Questions about scene geometry:

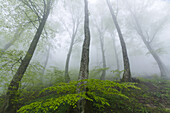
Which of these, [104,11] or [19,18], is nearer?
[19,18]

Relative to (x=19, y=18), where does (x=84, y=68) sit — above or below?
below

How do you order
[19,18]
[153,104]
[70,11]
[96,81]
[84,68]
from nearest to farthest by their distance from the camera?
[96,81] → [153,104] → [84,68] → [19,18] → [70,11]

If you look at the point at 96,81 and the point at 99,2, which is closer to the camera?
the point at 96,81

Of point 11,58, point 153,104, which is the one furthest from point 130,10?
point 11,58

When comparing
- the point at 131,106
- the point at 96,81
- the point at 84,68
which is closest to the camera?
the point at 96,81

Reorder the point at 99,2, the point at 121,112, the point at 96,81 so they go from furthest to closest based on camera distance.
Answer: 1. the point at 99,2
2. the point at 121,112
3. the point at 96,81

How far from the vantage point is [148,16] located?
12164 mm

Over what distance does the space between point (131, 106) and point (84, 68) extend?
230cm

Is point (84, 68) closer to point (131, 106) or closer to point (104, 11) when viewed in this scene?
point (131, 106)

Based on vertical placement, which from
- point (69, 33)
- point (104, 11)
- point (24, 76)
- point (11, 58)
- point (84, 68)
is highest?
point (104, 11)

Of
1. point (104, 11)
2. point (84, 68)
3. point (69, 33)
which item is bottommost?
point (84, 68)

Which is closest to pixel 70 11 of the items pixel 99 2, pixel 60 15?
pixel 60 15

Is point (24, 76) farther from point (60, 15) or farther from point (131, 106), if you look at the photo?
point (60, 15)

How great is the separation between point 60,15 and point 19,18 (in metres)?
7.86
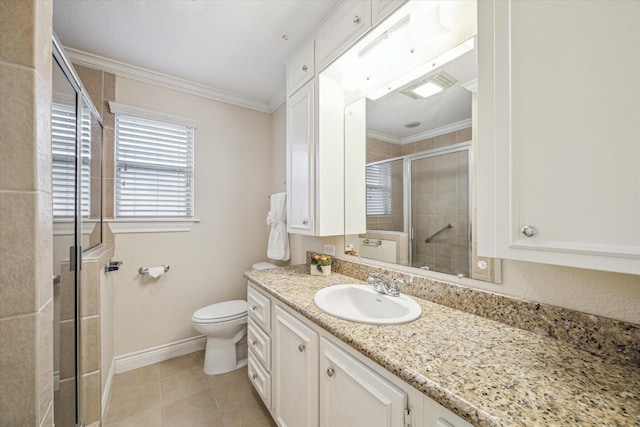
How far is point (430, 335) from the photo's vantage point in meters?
0.87

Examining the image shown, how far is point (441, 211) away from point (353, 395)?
89 cm

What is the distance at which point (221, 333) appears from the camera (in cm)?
201

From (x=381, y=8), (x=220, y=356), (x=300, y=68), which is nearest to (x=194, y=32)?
(x=300, y=68)

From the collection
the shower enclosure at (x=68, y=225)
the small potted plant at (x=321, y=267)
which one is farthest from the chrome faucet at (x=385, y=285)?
the shower enclosure at (x=68, y=225)

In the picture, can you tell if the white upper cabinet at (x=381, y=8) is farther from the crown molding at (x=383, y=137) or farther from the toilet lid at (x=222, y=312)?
the toilet lid at (x=222, y=312)

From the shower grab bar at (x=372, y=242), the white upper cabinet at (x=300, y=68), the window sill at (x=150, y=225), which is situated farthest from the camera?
the window sill at (x=150, y=225)

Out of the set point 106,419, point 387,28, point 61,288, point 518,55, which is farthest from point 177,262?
point 518,55

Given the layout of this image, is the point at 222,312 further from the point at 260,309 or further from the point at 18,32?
the point at 18,32

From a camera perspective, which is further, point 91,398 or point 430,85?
point 91,398

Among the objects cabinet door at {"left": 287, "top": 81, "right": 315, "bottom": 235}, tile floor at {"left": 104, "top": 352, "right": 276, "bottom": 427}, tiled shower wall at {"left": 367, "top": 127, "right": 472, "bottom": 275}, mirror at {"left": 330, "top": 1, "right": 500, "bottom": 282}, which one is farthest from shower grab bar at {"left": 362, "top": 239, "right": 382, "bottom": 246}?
tile floor at {"left": 104, "top": 352, "right": 276, "bottom": 427}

* What the exercise asks *
Please set down each line of the data above exactly as written, without the pictures.

* Output for this task *
Which of these, [104,11] or [19,18], is nearer?
[19,18]

Relative to (x=19, y=18), where does (x=84, y=68) sit — above or below?
below

How do you order
[19,18]
[153,104]
[70,11]
[96,81]
[84,68]
from nearest to farthest by their distance from the camera?
[96,81] → [153,104] → [84,68] → [19,18] → [70,11]

If you look at the point at 96,81 and the point at 99,2, which is closer to the camera?
the point at 96,81

Of point 11,58, point 153,104, which is the one furthest from point 130,10?
point 11,58

When comparing
- the point at 131,106
- the point at 96,81
- the point at 84,68
which is closest to the camera?
the point at 96,81

Reorder the point at 99,2, the point at 121,112, the point at 96,81 so they go from furthest to closest based on camera distance.
Answer: 1. the point at 99,2
2. the point at 121,112
3. the point at 96,81

How far from the vantage point is [148,16] located?
12164 mm

Over what distance does the space between point (131, 106) and point (84, 68) extend?
230cm

Is point (84, 68) closer to point (131, 106) or closer to point (104, 11) when viewed in this scene?
point (131, 106)

Based on vertical placement, which from
- point (69, 33)
- point (104, 11)
- point (24, 76)
- point (11, 58)
- point (84, 68)
is highest?
point (104, 11)

Of
1. point (104, 11)
2. point (84, 68)
3. point (69, 33)
which item is bottommost?
point (84, 68)

Which is closest to pixel 70 11 of the items pixel 99 2, pixel 60 15?
pixel 60 15

Is point (24, 76) farther from point (60, 15) or farther from point (131, 106), if you look at the photo?
point (60, 15)

How great is the separation between point 60,15 and point 19,18 (in metres)?
7.86
How far is point (430, 335) from the photo's vantage point in meters?
0.87

Examining the image shown, how far is point (441, 211) away from point (353, 395)?
89 cm

What is the distance at which point (221, 333) appears from the camera (in cm)?
201

From (x=381, y=8), (x=220, y=356), (x=300, y=68), which is nearest to (x=194, y=32)?
(x=300, y=68)

From the collection
the shower enclosure at (x=68, y=225)
the small potted plant at (x=321, y=267)
which one is farthest from the chrome faucet at (x=385, y=285)?
the shower enclosure at (x=68, y=225)

In the picture, can you tell if the white upper cabinet at (x=381, y=8) is farther from the crown molding at (x=383, y=137) or farther from the toilet lid at (x=222, y=312)?
the toilet lid at (x=222, y=312)

From the shower grab bar at (x=372, y=242), the white upper cabinet at (x=300, y=68), the window sill at (x=150, y=225), which is situated farthest from the camera?
the window sill at (x=150, y=225)

Out of the set point 106,419, point 387,28, point 61,288, point 518,55, which is farthest from point 177,262?
point 518,55

Given the layout of this image, is the point at 222,312 further from the point at 260,309 or further from the point at 18,32?
the point at 18,32

From a camera perspective, which is further, point 91,398 or point 430,85?
point 91,398

Among the objects cabinet door at {"left": 287, "top": 81, "right": 315, "bottom": 235}, tile floor at {"left": 104, "top": 352, "right": 276, "bottom": 427}, tiled shower wall at {"left": 367, "top": 127, "right": 472, "bottom": 275}, mirror at {"left": 330, "top": 1, "right": 500, "bottom": 282}, which one is farthest from shower grab bar at {"left": 362, "top": 239, "right": 382, "bottom": 246}?
tile floor at {"left": 104, "top": 352, "right": 276, "bottom": 427}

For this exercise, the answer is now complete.